***** MATERIAL SHOWN
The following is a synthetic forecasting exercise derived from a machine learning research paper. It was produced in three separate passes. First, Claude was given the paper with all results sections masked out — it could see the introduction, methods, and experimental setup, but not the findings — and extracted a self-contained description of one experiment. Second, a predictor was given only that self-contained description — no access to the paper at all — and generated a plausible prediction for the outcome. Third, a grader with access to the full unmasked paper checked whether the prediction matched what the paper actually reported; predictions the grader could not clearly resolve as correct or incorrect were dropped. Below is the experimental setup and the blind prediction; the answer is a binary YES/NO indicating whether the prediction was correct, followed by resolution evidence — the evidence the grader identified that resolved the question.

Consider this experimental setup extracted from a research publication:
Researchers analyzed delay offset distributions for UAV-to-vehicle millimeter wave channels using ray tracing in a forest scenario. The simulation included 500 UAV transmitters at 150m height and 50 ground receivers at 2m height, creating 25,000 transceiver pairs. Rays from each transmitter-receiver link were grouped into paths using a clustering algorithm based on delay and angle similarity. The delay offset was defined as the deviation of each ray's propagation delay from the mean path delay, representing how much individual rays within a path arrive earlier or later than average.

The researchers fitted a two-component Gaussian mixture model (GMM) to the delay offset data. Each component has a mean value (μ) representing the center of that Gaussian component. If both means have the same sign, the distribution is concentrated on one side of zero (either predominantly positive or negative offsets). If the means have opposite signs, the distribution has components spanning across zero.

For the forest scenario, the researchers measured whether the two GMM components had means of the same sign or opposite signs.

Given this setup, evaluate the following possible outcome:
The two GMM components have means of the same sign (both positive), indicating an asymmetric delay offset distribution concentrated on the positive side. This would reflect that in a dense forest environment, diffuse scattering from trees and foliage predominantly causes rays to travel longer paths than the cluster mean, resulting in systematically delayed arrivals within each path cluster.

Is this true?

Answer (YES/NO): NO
**********
***** MATERIAL SHOWN
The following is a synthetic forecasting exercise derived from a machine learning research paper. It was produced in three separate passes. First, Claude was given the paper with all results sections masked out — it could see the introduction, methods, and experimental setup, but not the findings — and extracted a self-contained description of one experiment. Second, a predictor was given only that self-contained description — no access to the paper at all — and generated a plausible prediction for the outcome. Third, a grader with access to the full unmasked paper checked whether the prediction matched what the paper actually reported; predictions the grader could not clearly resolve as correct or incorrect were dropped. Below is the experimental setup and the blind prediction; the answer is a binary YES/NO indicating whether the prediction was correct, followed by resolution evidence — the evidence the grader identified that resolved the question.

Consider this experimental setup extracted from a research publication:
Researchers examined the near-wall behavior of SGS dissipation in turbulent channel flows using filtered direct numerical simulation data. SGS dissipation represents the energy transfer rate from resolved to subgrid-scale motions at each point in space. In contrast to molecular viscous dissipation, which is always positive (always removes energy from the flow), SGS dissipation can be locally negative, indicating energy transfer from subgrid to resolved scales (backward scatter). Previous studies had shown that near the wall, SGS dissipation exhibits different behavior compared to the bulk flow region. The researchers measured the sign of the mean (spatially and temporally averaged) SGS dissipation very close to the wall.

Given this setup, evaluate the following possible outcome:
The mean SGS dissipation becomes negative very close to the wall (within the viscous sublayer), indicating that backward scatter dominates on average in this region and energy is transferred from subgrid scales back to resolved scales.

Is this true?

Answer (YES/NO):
**********
- AIM OF THE EXERCISE: Please tally how many lines in the listing above contain the word "have", and answer with the figure alone.

- ANSWER AREA: 2